▶ [Study text]
────────────────────────────────────────

10 years ago when the UN member’s states adopted the Millennium Goals, many remained skeptical. After all, the UN since its inception had failed to deliver on some of its core objectives.
In 1994, the entire world witnessed the shrilling slaughter of hundreds of thousands of Tutsi civilians in Rwanda, while the UN did nothing to help. The same organization had been unable to solve the subsequent refugee crisis, which resulted into more slaughter and gave birth to the first Congo war. The conflict in the Congo remains one of the worst and according to some sources 45,000 people continue to die every month.
But the MDGs seem to be working although much more needs to be done.
The biggest success story by far is China, whose poverty population has decreased from 452 million to 278 million. The challenges in Sub-Saharan Africa remain intact and there is little visible change in the lives of people—more so in the rural areas.
Even in Africa, there are some successes.
Nearly all countries now offer free primary education. Although, not without challenges. In Kenya, for instance, education for all gave way to an influx of thousands of children who would have otherwise been locked out. As is natural, the quality of education was negatively affected and children from well to do families opted for a private route. To this day, public schools have gained the notoriety for underperformance in national exams, making it near impossible for the poor to proceed beyond basic education.
The promotion of gender equality is also fairing well. Where I come from, in Rwanda, women hold up half of the parliament. If it can be done in poor countries, it should be much more possible in prosperous and more democratic countries.
But we are faced with another enormous task that seems to attract little or no attention. In some parts of the world, the lives of women have been worsened due to conflicts and protracted civil wars. Here I am making specific references to Congo and Darfur.
In the Congo, the situation is desperate. Yesterday while having a chat with a Congo/Rwanda missionary, she told me that “the situation in the Congo cannot be excused.”
Thousands of women are living in precarious conditions under the wrath of ferocious militias that have opted to using rape as a weapon of war. Yet the situation in Congo remains an underreported one. Even last week while the world leader held a special session to discuss Darfur, the Congo was largely ignored.
Unfortunately, the MDGs lack any provision for conflict alleviation. Thus, the helpless situation in Congo hardly fits into the MDGs. It’s difficult and perhaps futile to imagine that the 8 goals (though noble) would be attained without addressing the question of civil wars and conflicts.

────────────────────────────────────────

▶ [Data listing]

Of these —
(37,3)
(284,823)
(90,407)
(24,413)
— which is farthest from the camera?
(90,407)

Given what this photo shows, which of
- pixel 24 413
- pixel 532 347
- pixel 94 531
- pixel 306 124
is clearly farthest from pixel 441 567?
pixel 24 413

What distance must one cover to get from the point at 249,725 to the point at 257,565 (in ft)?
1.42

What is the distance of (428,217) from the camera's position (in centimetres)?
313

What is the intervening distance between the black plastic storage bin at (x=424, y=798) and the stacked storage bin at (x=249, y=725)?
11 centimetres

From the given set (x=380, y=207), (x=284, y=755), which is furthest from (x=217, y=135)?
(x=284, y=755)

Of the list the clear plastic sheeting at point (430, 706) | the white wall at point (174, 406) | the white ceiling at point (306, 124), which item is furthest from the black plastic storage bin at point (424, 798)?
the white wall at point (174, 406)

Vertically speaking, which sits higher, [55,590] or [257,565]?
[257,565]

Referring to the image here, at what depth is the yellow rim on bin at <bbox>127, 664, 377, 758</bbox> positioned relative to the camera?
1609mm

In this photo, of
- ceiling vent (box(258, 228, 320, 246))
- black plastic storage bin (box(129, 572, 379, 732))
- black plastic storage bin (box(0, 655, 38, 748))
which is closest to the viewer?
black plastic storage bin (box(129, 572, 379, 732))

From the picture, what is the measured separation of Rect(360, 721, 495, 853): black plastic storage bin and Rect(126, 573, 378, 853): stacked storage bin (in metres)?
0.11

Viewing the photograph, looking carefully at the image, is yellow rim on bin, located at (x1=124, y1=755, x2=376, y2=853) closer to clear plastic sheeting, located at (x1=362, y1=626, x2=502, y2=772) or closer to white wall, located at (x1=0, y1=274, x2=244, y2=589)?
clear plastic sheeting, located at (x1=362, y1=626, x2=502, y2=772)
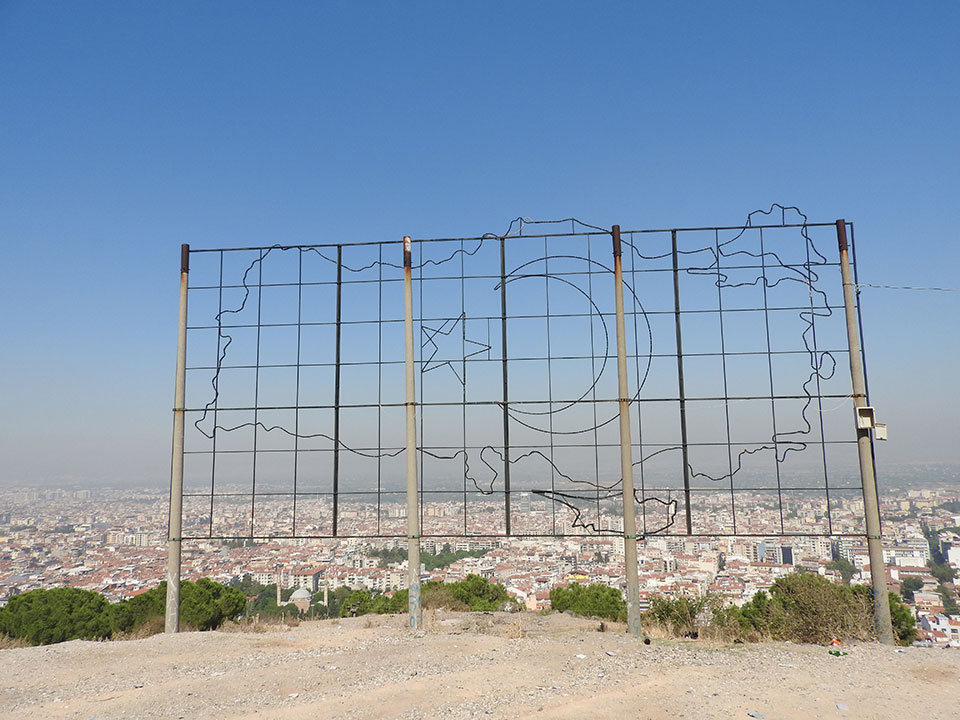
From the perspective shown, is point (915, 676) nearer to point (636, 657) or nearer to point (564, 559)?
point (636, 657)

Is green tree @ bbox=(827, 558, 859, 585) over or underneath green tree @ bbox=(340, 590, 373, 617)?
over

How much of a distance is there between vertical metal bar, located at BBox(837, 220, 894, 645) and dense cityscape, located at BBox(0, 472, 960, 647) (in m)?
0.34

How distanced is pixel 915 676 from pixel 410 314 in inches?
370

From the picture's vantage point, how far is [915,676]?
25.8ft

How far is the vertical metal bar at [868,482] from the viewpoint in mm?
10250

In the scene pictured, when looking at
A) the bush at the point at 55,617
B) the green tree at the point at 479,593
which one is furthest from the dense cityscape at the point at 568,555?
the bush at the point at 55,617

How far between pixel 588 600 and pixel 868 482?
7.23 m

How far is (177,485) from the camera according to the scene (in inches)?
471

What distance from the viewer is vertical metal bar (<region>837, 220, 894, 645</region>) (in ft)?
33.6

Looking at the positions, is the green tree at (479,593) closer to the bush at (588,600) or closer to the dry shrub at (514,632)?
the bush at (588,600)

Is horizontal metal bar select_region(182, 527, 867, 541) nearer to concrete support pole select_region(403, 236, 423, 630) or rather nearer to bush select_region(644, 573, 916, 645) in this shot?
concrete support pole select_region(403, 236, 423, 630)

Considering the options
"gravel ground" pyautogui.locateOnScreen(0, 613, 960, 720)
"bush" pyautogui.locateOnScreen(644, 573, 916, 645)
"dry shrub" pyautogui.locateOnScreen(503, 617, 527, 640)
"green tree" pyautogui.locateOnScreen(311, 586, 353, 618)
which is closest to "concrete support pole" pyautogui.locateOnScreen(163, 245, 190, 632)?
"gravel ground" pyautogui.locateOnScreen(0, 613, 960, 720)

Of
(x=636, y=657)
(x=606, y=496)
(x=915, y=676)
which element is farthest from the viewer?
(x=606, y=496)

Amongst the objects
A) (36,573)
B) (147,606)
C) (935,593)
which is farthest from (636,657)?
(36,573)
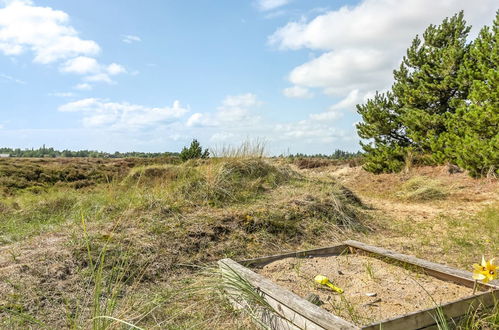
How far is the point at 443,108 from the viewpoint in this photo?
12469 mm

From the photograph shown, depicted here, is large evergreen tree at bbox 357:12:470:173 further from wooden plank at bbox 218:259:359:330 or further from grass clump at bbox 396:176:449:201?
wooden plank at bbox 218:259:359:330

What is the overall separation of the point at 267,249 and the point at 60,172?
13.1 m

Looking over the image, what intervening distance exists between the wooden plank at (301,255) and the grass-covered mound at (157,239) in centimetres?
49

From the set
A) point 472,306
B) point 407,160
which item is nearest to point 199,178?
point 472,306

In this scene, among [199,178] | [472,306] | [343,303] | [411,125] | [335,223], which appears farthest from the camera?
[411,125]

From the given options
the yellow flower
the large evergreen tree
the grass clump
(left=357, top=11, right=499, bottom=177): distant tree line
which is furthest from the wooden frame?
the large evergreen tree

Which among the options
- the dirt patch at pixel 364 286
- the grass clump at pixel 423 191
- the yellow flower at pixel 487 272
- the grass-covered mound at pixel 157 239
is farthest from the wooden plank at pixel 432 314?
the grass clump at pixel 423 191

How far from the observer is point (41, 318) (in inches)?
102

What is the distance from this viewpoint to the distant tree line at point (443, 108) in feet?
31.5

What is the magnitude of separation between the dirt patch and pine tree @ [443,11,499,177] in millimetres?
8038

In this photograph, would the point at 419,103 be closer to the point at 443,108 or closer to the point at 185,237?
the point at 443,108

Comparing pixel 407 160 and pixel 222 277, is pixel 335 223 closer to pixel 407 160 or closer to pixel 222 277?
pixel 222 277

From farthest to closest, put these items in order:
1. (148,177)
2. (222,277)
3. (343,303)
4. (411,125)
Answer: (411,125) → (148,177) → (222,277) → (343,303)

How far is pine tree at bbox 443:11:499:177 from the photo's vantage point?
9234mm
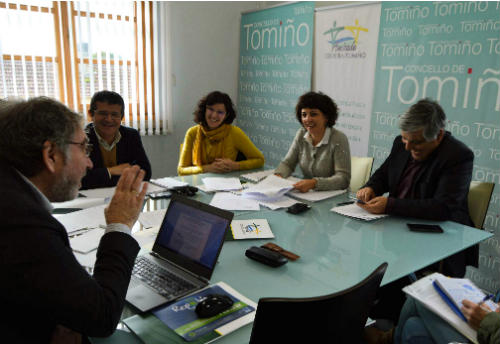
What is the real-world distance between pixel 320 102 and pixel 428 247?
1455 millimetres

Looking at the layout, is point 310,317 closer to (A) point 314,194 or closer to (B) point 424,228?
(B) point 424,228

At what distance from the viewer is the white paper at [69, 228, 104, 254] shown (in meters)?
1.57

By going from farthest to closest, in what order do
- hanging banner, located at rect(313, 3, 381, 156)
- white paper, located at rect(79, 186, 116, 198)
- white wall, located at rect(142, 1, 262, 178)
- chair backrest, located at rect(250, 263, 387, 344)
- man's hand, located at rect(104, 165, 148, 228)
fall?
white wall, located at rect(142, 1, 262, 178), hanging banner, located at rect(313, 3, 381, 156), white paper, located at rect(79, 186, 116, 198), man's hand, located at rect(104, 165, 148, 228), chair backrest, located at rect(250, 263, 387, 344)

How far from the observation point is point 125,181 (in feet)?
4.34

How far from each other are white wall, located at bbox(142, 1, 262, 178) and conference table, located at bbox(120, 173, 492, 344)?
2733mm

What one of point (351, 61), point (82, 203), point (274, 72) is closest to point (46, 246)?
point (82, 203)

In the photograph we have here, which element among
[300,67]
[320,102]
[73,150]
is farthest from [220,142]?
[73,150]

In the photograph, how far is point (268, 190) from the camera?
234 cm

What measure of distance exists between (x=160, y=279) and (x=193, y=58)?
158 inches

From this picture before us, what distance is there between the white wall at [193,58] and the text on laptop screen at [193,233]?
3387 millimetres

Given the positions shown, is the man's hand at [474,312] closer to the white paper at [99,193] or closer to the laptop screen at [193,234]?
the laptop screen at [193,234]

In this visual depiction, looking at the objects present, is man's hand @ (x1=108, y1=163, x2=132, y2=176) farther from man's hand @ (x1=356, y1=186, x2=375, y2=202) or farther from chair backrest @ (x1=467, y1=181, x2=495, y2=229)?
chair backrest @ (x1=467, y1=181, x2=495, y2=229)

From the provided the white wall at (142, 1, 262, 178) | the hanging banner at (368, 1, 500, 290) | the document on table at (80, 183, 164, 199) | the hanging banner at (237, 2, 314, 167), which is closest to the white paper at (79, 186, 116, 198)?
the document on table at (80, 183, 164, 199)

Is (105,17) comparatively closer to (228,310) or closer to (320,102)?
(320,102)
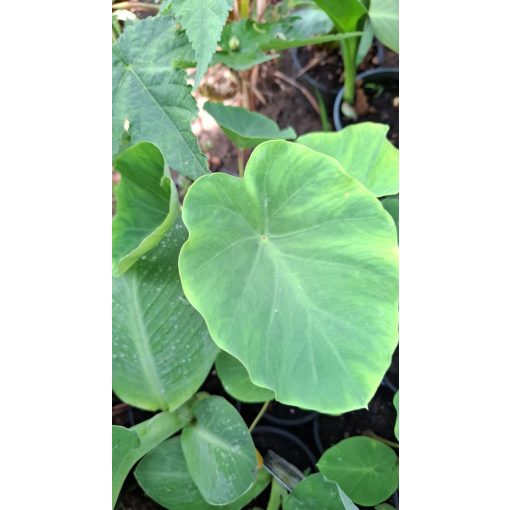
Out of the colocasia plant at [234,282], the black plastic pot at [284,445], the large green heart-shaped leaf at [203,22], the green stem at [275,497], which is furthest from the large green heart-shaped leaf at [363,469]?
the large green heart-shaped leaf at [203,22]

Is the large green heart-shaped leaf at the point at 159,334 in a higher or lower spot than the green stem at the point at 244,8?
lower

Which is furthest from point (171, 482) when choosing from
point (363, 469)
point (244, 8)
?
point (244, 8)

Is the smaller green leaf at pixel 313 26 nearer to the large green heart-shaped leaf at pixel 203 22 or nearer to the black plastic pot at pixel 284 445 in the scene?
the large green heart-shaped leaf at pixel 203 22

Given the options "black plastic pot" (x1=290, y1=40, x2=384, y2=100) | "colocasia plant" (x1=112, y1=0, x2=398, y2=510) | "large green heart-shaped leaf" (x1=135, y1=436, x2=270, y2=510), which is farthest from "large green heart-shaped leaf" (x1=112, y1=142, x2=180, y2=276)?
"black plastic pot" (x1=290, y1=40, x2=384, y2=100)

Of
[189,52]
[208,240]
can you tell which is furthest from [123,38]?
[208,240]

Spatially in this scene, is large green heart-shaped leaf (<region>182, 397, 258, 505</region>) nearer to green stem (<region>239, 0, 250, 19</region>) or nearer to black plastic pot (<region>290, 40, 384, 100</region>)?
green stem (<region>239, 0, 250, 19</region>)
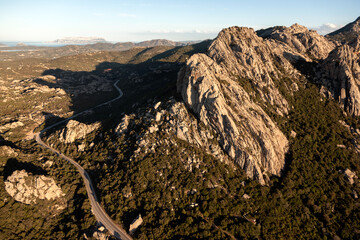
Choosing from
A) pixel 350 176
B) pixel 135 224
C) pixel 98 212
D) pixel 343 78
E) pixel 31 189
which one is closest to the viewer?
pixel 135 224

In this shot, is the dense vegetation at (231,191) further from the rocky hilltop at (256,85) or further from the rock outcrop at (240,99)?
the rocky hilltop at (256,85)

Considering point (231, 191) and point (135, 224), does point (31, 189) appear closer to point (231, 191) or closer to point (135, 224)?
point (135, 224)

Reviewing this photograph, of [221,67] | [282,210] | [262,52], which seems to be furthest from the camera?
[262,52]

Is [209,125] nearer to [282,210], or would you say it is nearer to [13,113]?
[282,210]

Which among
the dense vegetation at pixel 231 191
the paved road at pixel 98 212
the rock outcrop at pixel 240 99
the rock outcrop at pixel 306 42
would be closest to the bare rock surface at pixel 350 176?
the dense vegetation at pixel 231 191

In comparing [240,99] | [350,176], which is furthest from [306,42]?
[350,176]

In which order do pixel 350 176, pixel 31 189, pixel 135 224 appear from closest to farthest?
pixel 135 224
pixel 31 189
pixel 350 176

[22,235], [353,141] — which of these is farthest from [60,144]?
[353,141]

────────────────────────────────────────

▶ [Directions]
A. Duplicate the essay on the Millennium Goals word for word, everything from "Even in Africa, there" down to "more democratic countries.".
B. Summarize the essay on the Millennium Goals in two sentences.

▶ [Answers provided]
A.
Even in Africa, there are some successes.
Nearly all countries now offer free primary education. Although, not without challenges. In Kenya, for instance, education for all gave way to an influx of thousands of children who would have otherwise been locked out. As is natural, the quality of education was negatively affected and children from well to do families opted for a private route. To this day, public schools have gained the notoriety for underperformance in national exams, making it near impossible for the poor to proceed beyond basic education.
The promotion of gender equality is also fairing well. Where I come from, in Rwanda, women hold up half of the parliament. If it can be done in poor countries, it should be much more possible in prosperous and more democratic countries.

B. The Millennium Goals seem to be working, with successes such as China's drop in poverty from 452 million to 278 million people, free primary education in nearly all African countries, and women holding half of Rwanda's parliament, although challenges in Sub-Saharan Africa remain intact. The goals lack any provision for conflict alleviation, so the underreported crisis in the Congo, where militias use rape as a weapon of war, hardly fits into them.